Assignment: From the records beneath, determine how many lines contain "recaptcha" and report only that figure.

╭─ The records

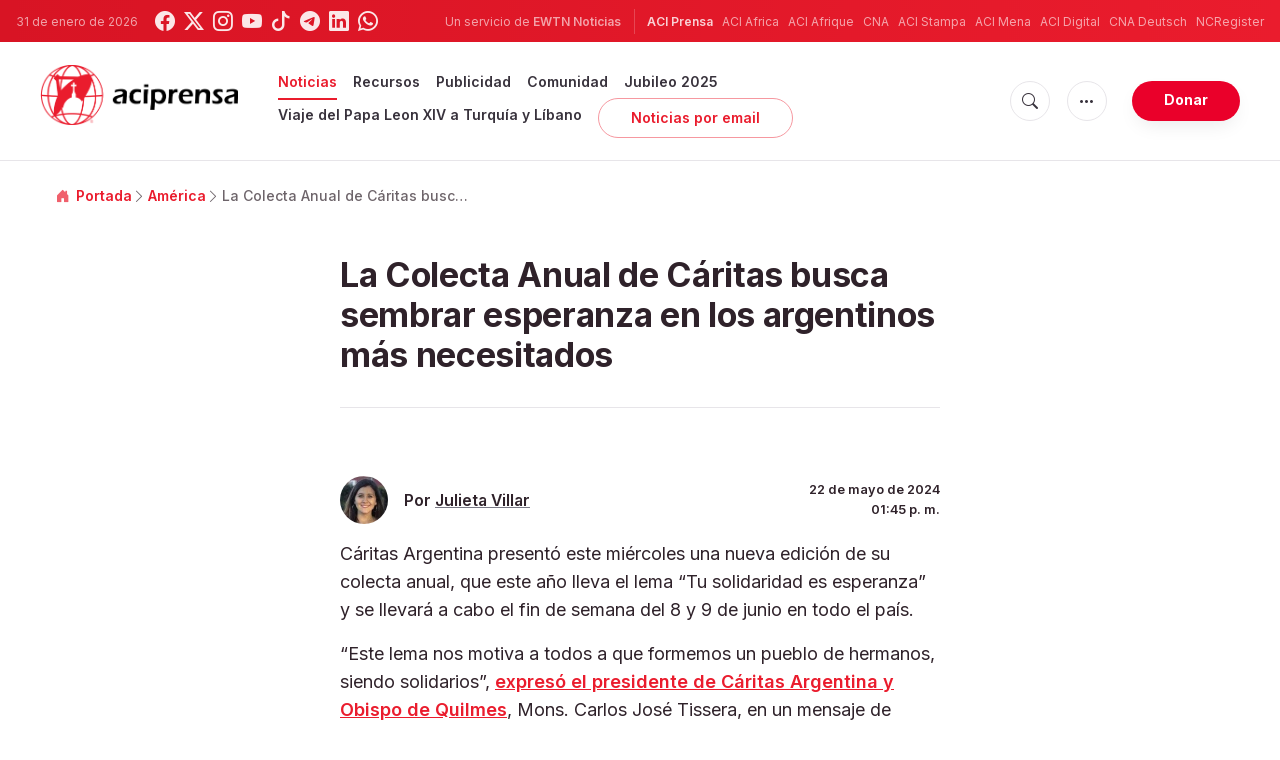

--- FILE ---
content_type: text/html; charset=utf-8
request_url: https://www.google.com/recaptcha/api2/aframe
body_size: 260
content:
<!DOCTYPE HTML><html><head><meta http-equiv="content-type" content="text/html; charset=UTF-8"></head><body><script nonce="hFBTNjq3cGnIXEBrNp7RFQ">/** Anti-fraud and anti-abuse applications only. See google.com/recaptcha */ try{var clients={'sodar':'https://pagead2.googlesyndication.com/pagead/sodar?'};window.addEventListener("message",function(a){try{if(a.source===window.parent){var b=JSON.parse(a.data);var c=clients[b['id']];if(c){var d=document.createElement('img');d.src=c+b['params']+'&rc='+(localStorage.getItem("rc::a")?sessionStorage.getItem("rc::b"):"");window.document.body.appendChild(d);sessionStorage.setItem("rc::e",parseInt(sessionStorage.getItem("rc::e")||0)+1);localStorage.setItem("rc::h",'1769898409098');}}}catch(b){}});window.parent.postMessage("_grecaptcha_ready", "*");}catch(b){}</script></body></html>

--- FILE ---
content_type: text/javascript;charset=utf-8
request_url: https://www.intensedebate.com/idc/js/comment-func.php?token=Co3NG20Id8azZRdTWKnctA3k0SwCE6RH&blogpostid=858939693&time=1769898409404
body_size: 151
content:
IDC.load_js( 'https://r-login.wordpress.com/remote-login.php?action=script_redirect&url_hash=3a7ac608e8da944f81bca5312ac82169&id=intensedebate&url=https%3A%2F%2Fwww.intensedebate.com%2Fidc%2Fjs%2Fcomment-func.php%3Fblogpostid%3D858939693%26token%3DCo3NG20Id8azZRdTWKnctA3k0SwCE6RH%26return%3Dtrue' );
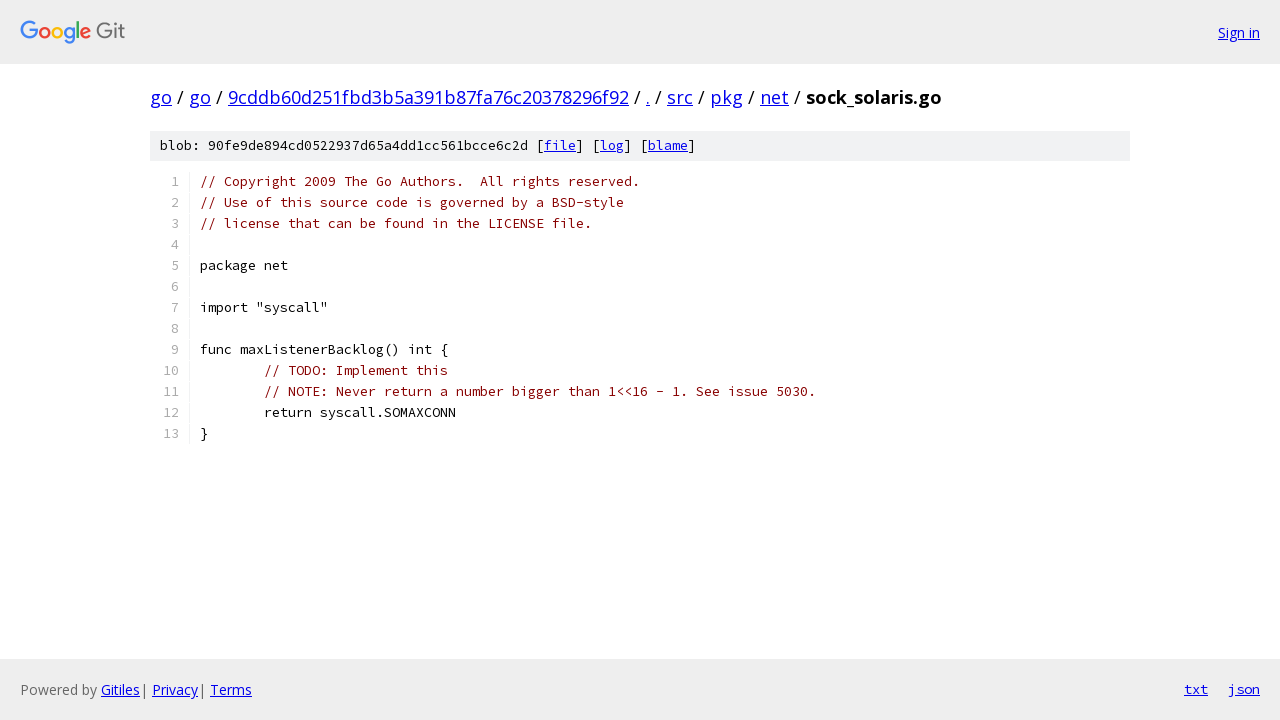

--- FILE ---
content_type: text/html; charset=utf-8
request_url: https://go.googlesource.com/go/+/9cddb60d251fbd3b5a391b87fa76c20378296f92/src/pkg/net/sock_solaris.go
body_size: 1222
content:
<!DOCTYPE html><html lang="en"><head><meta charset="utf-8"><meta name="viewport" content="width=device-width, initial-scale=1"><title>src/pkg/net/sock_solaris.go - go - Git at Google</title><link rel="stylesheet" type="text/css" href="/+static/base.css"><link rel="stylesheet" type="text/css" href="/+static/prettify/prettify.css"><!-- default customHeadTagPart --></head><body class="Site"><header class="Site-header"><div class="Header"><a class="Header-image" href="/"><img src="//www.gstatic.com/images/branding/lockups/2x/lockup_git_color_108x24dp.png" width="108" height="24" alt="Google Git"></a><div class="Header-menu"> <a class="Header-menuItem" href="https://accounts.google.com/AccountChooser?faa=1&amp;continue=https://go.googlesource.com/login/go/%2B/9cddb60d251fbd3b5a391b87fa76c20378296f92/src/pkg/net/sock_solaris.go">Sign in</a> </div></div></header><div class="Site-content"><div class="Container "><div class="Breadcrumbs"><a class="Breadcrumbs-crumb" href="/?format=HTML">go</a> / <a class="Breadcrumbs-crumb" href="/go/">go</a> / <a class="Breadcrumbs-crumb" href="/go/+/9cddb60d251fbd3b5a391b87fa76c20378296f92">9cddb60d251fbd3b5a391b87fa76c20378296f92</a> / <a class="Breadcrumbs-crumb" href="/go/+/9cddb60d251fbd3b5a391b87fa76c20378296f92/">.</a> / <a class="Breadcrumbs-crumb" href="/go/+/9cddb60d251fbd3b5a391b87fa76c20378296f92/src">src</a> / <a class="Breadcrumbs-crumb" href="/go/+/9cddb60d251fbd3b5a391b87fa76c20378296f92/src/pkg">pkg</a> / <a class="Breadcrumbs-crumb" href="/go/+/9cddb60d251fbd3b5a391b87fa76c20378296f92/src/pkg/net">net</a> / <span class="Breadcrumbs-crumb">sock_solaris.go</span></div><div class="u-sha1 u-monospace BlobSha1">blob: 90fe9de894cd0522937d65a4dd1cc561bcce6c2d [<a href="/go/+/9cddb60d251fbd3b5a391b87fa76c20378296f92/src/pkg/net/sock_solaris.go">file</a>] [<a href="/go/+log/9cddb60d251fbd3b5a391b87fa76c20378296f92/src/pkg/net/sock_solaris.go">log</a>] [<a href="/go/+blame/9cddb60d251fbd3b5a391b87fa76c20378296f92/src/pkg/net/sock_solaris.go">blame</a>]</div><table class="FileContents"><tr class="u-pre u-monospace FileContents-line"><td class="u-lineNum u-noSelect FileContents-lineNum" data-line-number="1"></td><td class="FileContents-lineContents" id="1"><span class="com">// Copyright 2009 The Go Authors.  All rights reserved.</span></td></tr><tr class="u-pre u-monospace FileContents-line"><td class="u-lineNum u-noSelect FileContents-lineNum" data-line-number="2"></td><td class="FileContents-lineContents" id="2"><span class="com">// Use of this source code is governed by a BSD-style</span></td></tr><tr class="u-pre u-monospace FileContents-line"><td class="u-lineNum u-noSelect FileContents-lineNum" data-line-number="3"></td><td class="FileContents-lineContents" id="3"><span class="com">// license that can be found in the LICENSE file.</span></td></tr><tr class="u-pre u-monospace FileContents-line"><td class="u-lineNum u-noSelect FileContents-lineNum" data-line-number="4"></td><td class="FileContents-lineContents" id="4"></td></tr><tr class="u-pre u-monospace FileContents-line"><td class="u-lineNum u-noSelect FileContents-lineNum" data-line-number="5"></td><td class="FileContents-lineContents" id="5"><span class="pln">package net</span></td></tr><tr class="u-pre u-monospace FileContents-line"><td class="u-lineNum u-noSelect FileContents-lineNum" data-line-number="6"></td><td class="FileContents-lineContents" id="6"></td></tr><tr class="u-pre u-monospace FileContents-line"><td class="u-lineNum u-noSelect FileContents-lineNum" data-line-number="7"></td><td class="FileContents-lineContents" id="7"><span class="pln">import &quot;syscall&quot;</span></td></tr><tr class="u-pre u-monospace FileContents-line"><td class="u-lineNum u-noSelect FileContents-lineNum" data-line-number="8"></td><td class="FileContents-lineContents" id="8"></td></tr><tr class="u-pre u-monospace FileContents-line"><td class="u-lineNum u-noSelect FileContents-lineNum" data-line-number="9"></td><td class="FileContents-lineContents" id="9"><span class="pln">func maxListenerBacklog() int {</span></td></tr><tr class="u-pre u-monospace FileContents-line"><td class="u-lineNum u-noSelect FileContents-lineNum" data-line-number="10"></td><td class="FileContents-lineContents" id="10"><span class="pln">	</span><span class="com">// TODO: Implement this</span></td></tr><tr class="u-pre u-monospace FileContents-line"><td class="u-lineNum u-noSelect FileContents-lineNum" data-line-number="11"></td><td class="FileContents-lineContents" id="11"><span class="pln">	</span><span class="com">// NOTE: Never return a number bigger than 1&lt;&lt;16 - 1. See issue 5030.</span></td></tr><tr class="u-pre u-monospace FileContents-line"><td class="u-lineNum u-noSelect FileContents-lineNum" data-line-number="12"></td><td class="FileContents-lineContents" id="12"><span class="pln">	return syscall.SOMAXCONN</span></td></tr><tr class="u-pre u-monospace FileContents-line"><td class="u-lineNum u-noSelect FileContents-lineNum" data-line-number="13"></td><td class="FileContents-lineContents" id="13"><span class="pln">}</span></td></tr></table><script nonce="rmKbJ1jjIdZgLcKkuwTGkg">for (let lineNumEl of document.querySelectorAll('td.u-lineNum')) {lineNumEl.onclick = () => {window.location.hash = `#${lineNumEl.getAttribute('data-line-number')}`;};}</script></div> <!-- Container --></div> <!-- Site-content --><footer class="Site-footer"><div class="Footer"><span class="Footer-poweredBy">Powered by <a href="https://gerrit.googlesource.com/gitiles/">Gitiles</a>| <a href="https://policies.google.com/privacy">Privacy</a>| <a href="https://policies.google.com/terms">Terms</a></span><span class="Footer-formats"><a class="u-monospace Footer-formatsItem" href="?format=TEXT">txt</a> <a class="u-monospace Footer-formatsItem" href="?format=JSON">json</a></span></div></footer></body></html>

╰─

Your response: 2